In comments made in Parliament yesterday and reported by the Daily Express, May said: “This Friday I will attend an extraordinary meeting of the European Justice and Home Affairs Council where I will press the need for greater information sharing, passenger name records and action on firearms.”
“In the UK we’ve seen tough legislation work so we want to see action taken to make a difference to the availability of firearms in Europe, especially assault rifles,” continued the Home Secretary.
Earlier today UK Shooting News reported further details of the EU’s proposed gun ban, which seems to cover all semi-automatic firearms and rifles that ‘look military’ in appearance. Poland is the latest nation to come out against it, with Finland having led the charge last week.
May doesn’t appear to know that the UK’s strict firearms laws ban certain firearms based on their dimensions: a firearm with an overall length of less than 24″ or a barrel less than 12″ long is prohibited.
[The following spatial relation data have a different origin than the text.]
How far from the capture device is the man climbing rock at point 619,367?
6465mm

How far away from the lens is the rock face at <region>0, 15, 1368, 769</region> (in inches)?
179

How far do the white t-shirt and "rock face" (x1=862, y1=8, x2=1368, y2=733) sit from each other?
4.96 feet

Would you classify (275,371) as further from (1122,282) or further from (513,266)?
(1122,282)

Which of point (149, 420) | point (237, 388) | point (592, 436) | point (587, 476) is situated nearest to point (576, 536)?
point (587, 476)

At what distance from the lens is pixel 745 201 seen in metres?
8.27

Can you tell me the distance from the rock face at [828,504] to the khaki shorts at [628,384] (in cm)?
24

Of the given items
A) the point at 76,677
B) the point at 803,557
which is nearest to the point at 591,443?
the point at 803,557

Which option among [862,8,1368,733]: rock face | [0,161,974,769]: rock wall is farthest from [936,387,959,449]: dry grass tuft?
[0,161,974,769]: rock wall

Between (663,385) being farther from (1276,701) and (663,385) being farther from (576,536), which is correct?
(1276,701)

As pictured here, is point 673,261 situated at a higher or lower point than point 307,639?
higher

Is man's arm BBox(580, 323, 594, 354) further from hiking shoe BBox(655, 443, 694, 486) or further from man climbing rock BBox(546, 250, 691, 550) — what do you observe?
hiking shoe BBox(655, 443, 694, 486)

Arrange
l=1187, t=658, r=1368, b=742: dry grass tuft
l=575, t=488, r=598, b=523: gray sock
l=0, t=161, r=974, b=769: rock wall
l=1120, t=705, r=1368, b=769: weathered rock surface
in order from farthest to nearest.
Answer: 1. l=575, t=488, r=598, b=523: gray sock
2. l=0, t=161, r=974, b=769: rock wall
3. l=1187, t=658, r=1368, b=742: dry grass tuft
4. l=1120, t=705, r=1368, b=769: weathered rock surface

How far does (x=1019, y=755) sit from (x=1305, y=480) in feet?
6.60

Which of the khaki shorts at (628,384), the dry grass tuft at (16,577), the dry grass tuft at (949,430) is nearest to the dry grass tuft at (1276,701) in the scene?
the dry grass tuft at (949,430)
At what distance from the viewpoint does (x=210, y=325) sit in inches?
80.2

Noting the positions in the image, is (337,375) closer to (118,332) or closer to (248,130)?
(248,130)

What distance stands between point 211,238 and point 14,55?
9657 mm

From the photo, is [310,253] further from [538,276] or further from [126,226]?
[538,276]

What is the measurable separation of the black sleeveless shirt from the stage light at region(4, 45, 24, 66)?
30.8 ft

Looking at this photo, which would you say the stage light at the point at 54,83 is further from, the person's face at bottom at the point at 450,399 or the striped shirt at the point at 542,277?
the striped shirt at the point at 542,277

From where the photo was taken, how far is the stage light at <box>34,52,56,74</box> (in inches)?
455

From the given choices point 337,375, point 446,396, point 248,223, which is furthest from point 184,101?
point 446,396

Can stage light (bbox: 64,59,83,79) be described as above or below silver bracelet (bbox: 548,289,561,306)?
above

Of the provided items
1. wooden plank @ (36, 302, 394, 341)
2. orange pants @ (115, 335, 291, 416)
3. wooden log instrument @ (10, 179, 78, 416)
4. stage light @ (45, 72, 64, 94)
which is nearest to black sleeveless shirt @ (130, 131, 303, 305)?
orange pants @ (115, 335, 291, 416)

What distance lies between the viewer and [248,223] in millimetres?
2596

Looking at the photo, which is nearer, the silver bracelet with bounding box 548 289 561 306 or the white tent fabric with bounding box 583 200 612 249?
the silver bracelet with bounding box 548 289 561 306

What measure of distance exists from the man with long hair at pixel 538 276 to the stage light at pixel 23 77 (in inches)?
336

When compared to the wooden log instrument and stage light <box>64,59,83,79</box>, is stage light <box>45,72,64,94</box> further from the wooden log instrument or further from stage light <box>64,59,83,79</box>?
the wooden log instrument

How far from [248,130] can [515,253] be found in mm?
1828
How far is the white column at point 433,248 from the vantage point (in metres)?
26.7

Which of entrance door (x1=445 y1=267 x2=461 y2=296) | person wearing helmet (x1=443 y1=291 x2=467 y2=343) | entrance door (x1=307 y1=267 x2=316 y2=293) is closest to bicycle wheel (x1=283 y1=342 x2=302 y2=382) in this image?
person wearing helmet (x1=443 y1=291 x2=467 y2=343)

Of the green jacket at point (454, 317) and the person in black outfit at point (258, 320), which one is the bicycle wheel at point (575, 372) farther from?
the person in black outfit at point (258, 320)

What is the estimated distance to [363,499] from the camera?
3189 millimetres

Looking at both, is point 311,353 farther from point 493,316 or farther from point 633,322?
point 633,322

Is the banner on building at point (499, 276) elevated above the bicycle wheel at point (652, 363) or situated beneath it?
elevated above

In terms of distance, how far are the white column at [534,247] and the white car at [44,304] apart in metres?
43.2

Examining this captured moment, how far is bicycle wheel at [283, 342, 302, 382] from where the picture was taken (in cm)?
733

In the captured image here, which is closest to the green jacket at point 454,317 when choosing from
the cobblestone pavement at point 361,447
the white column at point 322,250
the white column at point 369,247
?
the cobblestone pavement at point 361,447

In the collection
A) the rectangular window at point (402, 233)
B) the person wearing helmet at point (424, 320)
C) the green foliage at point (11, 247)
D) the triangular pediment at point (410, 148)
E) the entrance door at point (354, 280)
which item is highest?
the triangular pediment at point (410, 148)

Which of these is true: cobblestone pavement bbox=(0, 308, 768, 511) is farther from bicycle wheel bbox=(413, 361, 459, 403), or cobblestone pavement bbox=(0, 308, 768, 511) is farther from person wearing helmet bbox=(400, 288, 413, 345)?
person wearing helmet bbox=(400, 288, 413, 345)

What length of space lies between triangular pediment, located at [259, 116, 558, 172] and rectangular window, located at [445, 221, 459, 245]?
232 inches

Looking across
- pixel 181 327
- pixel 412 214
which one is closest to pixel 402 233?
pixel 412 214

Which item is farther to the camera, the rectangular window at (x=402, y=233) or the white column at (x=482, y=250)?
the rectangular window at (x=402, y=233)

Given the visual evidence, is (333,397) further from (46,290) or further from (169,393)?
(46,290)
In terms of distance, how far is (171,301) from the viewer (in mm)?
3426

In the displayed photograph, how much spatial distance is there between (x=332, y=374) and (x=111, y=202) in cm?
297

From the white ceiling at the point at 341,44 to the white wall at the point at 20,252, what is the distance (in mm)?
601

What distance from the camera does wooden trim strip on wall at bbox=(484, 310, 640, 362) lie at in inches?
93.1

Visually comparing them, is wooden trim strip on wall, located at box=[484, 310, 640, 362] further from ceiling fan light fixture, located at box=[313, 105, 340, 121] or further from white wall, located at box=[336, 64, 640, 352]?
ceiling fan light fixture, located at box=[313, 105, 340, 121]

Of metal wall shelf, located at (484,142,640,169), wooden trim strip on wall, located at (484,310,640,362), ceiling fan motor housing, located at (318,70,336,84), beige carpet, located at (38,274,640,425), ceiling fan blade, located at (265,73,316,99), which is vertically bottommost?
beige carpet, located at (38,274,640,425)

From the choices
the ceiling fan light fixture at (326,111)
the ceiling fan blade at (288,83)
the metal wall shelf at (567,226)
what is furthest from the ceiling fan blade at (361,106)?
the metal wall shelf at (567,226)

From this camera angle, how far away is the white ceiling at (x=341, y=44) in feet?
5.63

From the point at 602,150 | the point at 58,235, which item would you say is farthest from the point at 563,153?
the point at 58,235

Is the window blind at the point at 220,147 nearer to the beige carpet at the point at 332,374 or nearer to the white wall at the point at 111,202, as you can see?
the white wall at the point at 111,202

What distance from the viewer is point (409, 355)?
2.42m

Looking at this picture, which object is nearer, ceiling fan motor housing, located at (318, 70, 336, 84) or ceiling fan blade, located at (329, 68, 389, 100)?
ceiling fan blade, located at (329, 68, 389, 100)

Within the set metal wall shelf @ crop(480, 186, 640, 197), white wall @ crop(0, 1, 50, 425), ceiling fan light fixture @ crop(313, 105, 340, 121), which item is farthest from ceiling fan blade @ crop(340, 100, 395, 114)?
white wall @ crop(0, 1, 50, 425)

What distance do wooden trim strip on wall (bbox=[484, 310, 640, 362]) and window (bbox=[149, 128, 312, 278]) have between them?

Self-loading rifles in any calibre greater than .22″ are also prohibited. Other than technical restrictions about shotgun magazine capacities and licence types, as well as bans on fully automatic firearms, pump-action shotguns and firearms disguised as other objects, that’s about it.
There are no bans in Britain based on the mere appearance of a firearm. May’s proposal would have a severe and immediate impact on the lawful shooting sports in the UK because there are many popular .22″ replicas of rifles used by governments on the market, from WW2 M1 Garands to modern MP5 clones.
Like many politicians faced with public calls to ‘do something’, May is taking the path of easiest resistance in order to appease the mob by appearing to be tough. Laws only target the law-abiding: smuggling firearms and using firearms to kill and injure are already criminal offences.
UKSN looks forward to British shooting representative bodies publicly calling politicians to account for these moves.